(Georgia Institute of Technology, 2023-05-01)
Nellithala, Dheeraj Babu
Thin film capacitors and inductors have garnered significant research interest due to their compact size, lightweight nature, versatile integration capabilities, and superior performance characteristics in high-frequency applications. Researchers have been exploring novel materials, deposition techniques, and device architectures to enhance the efficiency and reliability of these essential components. Advancements in material synthesis, such as atomic layer deposition and chemical vapor deposition, have produced highly uniform and conformal thin films with superior electrical properties. Furthermore, developing sophisticated analytical techniques, including impedance spectroscopy, UV-vis spectroscopy, and X-ray diffraction, has facilitated a more in-depth understanding of the complex relationships between film composition, structure, and electrical behaviour. This research comprehensively investigates the impedance properties of insulating thin film capacitors, explicitly focusing on silicon dioxide (SiO2), aluminium oxide (Al2O3) materials, and conducting thin film inductors. The study examines the influence of critical parameters that affect the measurements, such as film thickness, the distance between the electrodes, electrode types, and equipment factors, on the overall performance of these devices.

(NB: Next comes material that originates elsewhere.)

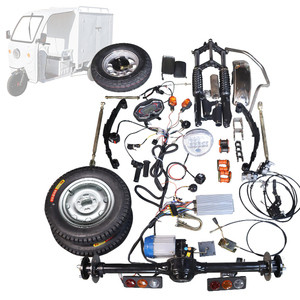 105cm 48v1000W 모터 드라이브 키트 전기차 후륜 차동 장치 하중 600kg DIY 고카트 디스크 브레이크 핸들 어셈블리 - Product Image 1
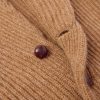 Slim-Fit Shawl-Collar Ribbed Wool Cardigan - CU Slim-Fit Shawl-Collar Ribbed Wool Cardigan - CU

The thin films were also characterized using Ultraviolet-Visible (UV-Vis) spectroscopy and X-ray Diffraction (XRD) to verify their composition, thickness, and degree of crystallinity. For the insulating films, the results revealed a dependency of the impedance characteristics on film thickness but not pad distance. For the thin film inductors, optimizing the measurement cables enabled more accurate measurements of the resistance by minimizing the influence of parasitic components on the measured impedance.